→ **SOURCE DOCUMENT**:
* begin *
I'd disagree with you here.  We shouldn't be adding more of these cases
just because "there are already similar cases in the code".  We should
call out incorrect uses of raw pointers during review.

But, predictably, I feel this case is different.  We pass the result of
m_argv.data() through to the execve call.  I don't believe this is
valid:

  void some_func (char **data);

  void other_func ()
  {
    std::vector<std::unique_ptr<char>> vec;
    vec.push_back (strdup ("aaaa"));
    vec.push_back (strdup ("bbbb"));
    vec.push_back (strdup ("cccc"));

    some_func (vec.data ());
  }

So, if we change the vector's element type, we'd need to first build
another vector of type 'char *' which can be used in the call to
some_func (or execve in the real GDB code).

One thing I think we maybe could do to clean this code up, is move the
execv_argv::init_for_no_shell and execv_argv::init_for_shell functions
out of the class, and make execv_argv ONLY be wrapper around the vector
of strings.  I think good C++ practice is for a class to either manage a
resource, or to do algorithmic work, but not a mix of the two, as we do
here.
* end *
→ **WHAT TO WORK ON**:
A) In the code review comment above, reproduce word for word the passage from "some_func (vec.data ());" up to and including "real GDB code).".
B) Answer these questions about the code review comment above:
(i) To which call is the result of m_argv.data() passed?
(ii) Which two functions does the writer propose moving out of the class?
(iii) Besides managing a resource, what kind of work does the writer say a class should do instead of mixing the two?

→ **PROVIDED RECORDS**:
* begin *
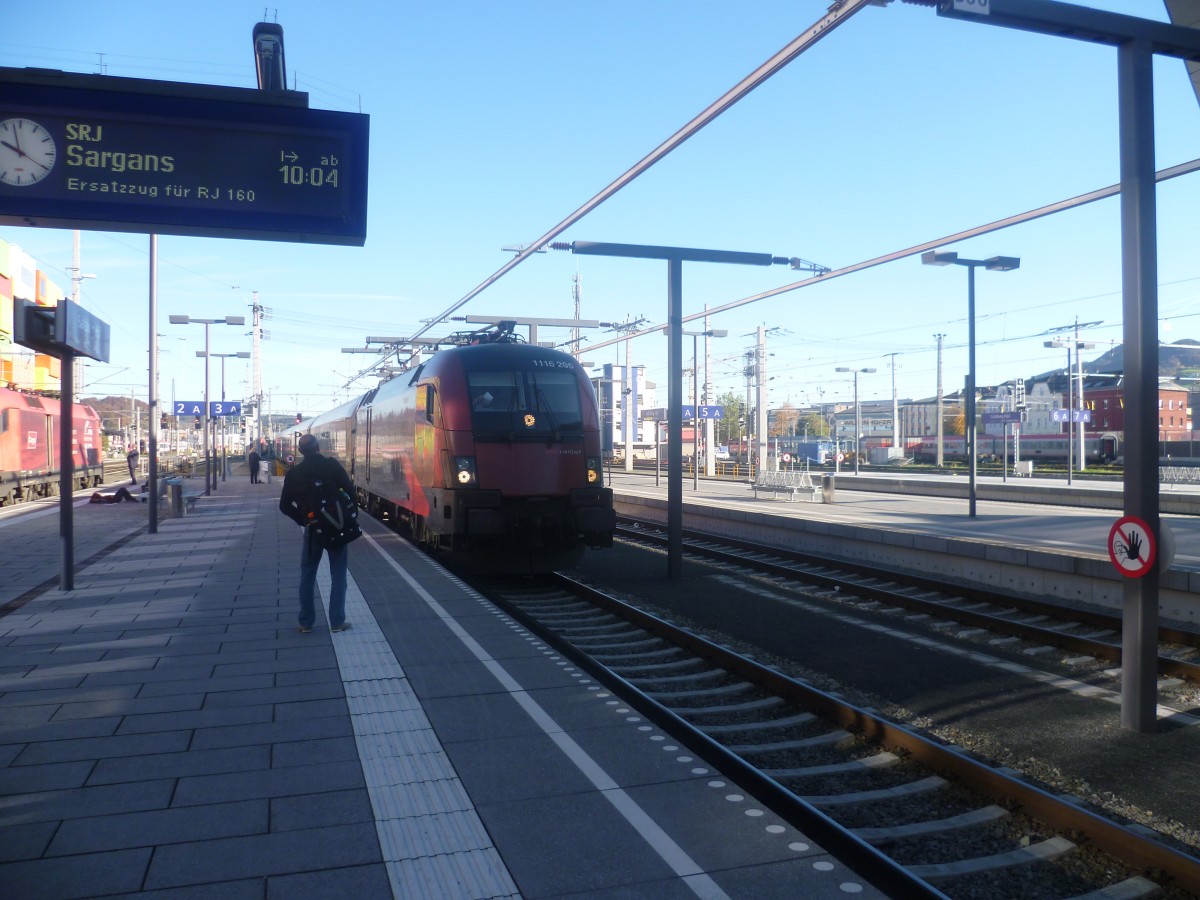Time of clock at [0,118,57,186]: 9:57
* end *
* begin *
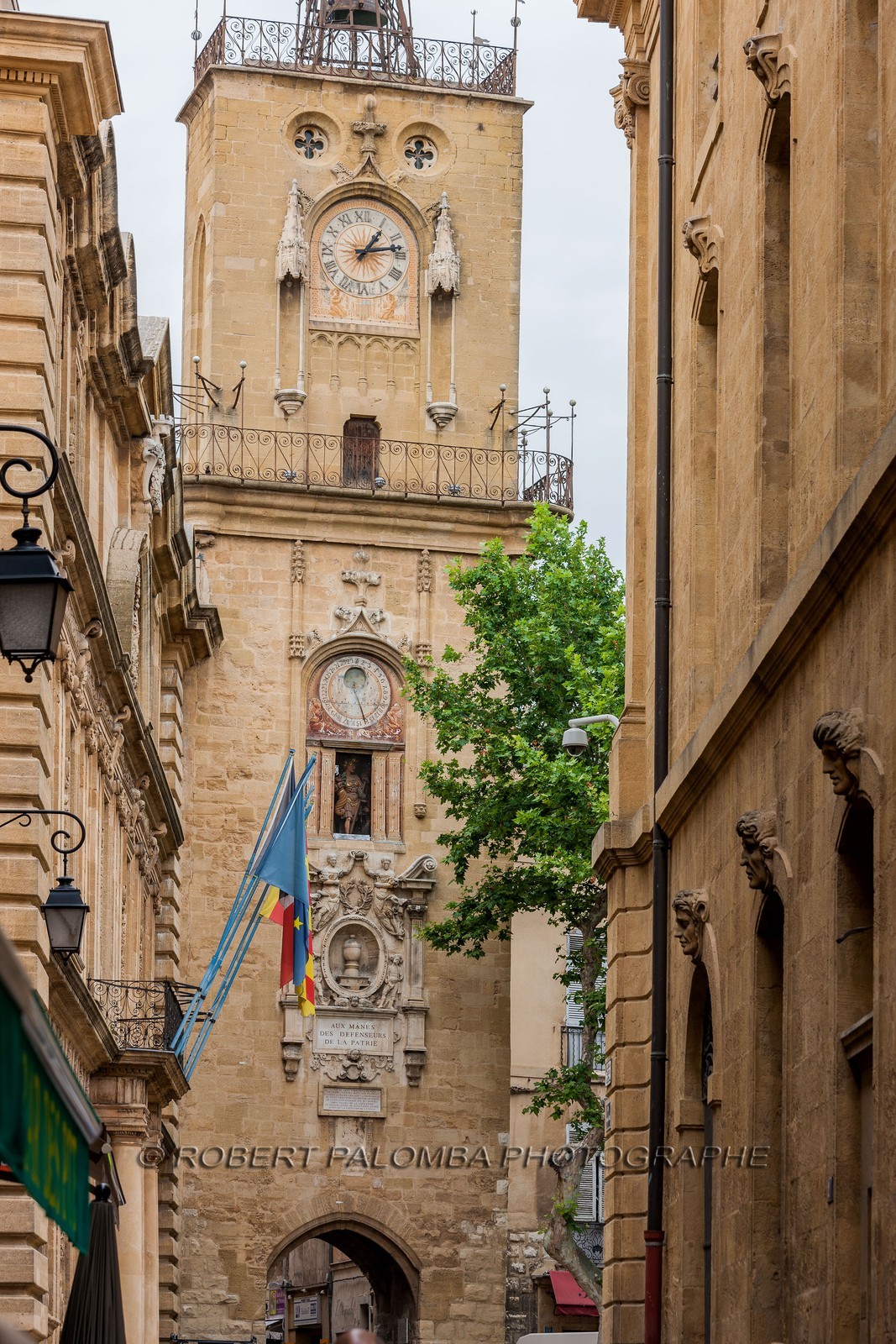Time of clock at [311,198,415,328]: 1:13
* end *
* begin *
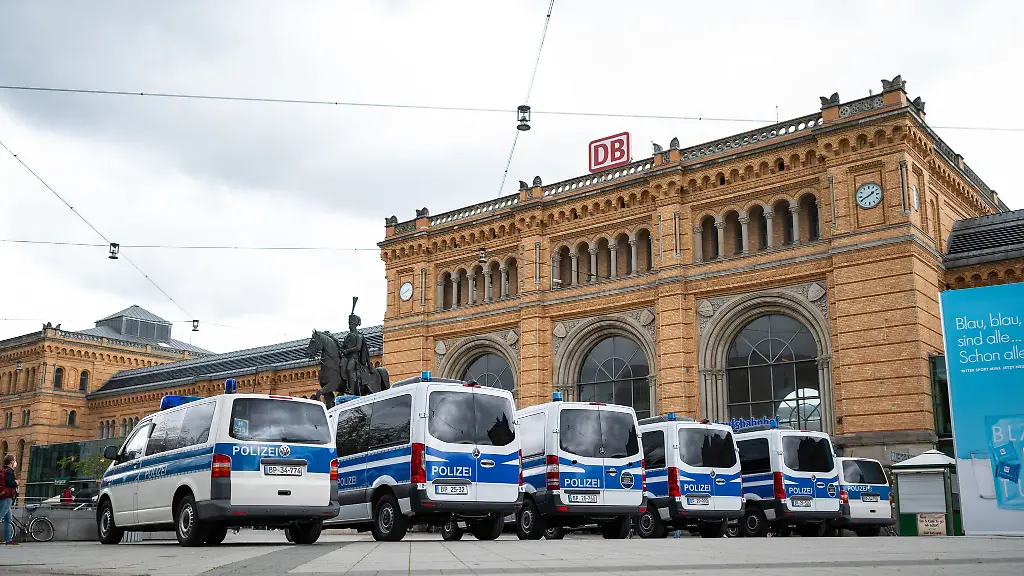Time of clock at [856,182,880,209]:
* end *
→ **EXPECTED RESPONSES**:
A)
some_func (vec.data ());
  }

So, if we change the vector's element type, we'd need to first build
another vector of type 'char *' which can be used in the call to
some_func (or execve in the real GDB code).

B)
(i) The execve call.
(ii) execv_argv::init_for_no_shell and execv_argv::init_for_shell.
(iii) Algorithmic work.